11C

I spent the rest of the night scouring your profile. I didn’t play music or say a word, so the only sounds my parents would hear, if they woke up, would be the light click of my fingers pressing the keys.

I remembered setting up our profiles together. How we had no idea that the random things we typed down in a single moment would then linger for years, mostly because we were too lazy to change them. That one snapshot of favorites, of self-description. For relationship status, we said we were married to each other. But eventually we changed that.

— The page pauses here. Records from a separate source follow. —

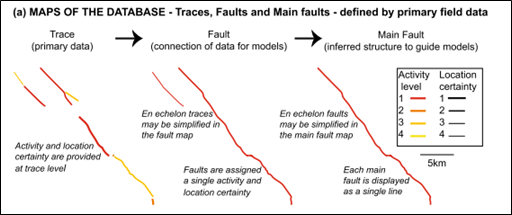 Figure describing the difference between the three levels of fault mapping in the Fault2SHA Central Apennines database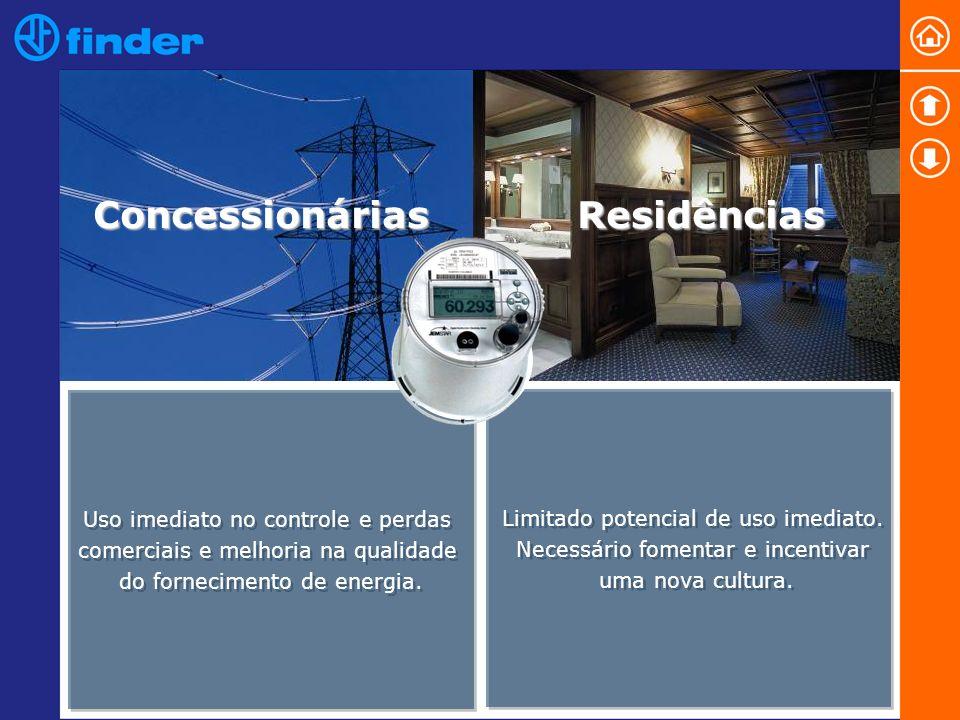 Uso imediato no controle e perdas comerciais e melhoria na qualidade do fornecimento de energia.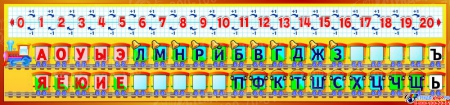 Стенд Гласные и согласные с цифрами для кабинета начальной школы 1500*350 мм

I went through all your other photos, but there weren’t any surprises there. Then I looked at your comments page. Even after what happened, it remained active—in the days and weeks after, people wrote down that they missed you, that they prayed for you, that they remembered you. Even Jack. I was shocked to see his name and face there. And his comments.

FEB 11, 2:12 AM
come home

FEB 15, 12:22 AM
miss you

FEB 25, 3:02 AM
I’m sorry

FEB 25, 3:10 AM
Forgive me

As if you were reading it. Could you see it? Was there any way? As if he was going to get you back. Not Forgive us but Forgive me.

I scrolled back to before. I saw the comments I’d left.

JAN 11, 6:20 PM
Whatre you doing Saturday? I have something fun we could do.

JAN 13, 11:11 AM
Hey, Drama Girl. This is Comedy Boy telling you to
“turn that frown upside down” (erg erg erg)

JAN 21, 11:13 PM
You still up? Call call call.

JAN 21, 12:05 AM
The sound of your voice = contentment.

If only you knew, Comedy Boy. If only I could tell you.

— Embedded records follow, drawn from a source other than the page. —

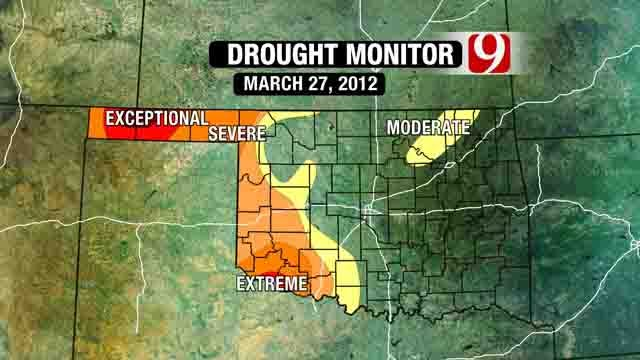 Droughtbusters!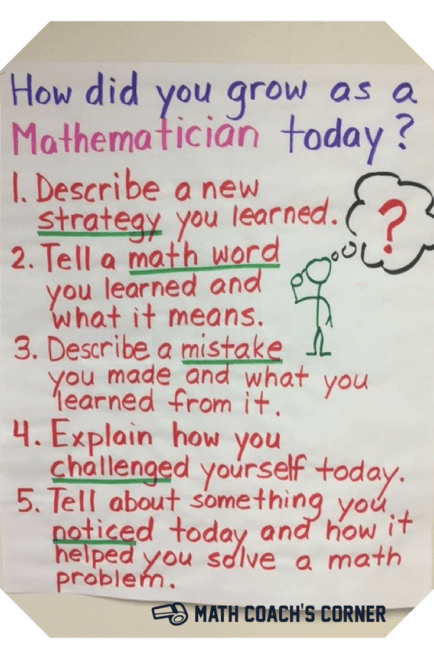 Encouraging Student Self-Reflection - Math Coach's Corner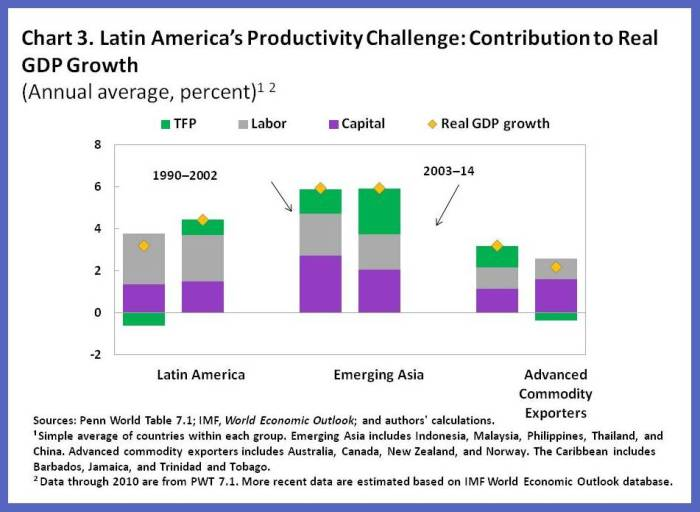 regional economic outlook october 2011 western hemisphere hemisphere dept international monetary fund western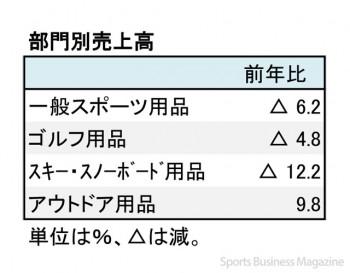 ヒマラヤ、2018年8月期 第2四半期 部門別増減率(表2)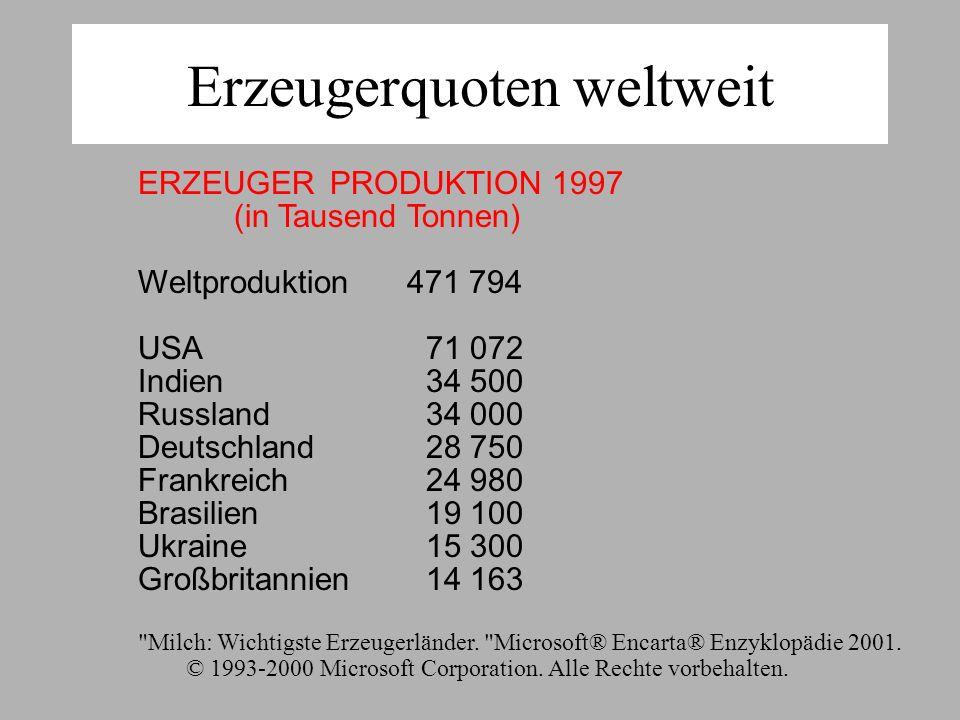 Erzeugerquoten weltweit ERZEUGERPRODUKTION 1997 (in Tausend Tonnen) Weltproduktion 471 794 USA71 072 Indien34 500 Russland34 000 Deutschland28 750 Frankreich24 980 Brasilien19 100 Ukraine15 300 Großbritannien14 163 Milch: Wichtigste Erzeugerländer.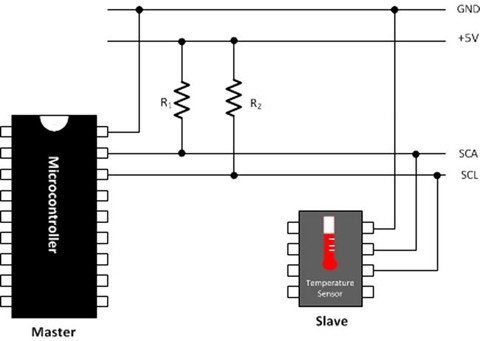 Figure 3-8.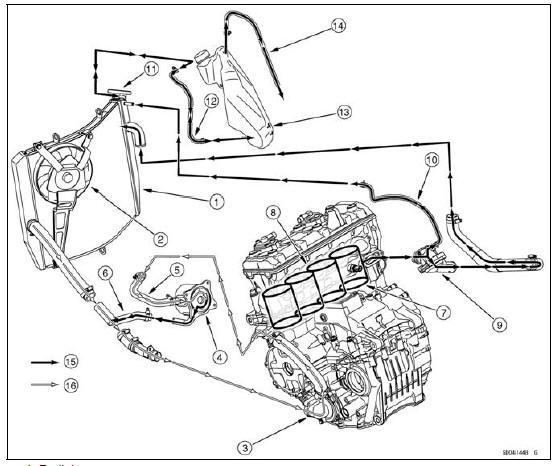 Direction Of Coolant Flow Manual Guide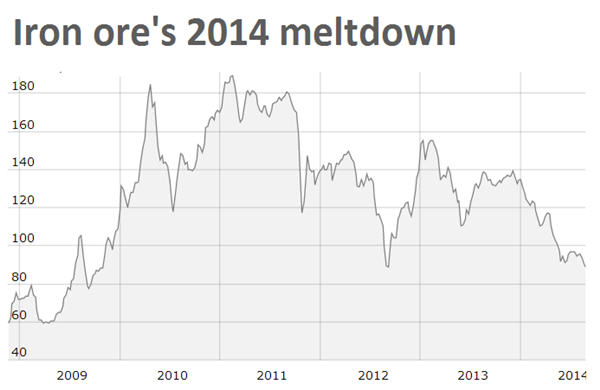 Iron ore price drops to 2-year low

I looked on the days 11/11, 11/14 when the photos were taken, but there weren’t any comments that were out of the ordinary. Just me and Jack and two from Fiona and one from this guy Kilmer, who was always trying to convince you to leave Jack do yoga with him.

When I felt the comments were going to overwhelm me, I moved on to the friends page. You had 232 friends—maybe half of whom you’d actually met. I was looking for Sparrow, looking for some clue. First I checked out the profiles of the people I knew, the people from our school. Even with my friends, it had been a while since I’d read their whole pages—usually it was just the updates. There were things on there I didn’t know and probably should have—Matt’s favorite bands, or the fact that Fiona used to go to school in Georgia before she moved here. I clicked on all of their photos, hoping for some kind of intersection, but none of the mysterious photos appeared. If there were any pictures of you, they were offhand, refracted. You never looked absolutely the same—it was like every picture brought out a slight variation. I wondered if it was just because it was a different moment, or maybe each photographer brought out a different you—you could not be who you were without taking into account who was watching. I thought of what you’d say every you, every me and then stopped thinking about it. It was too hard.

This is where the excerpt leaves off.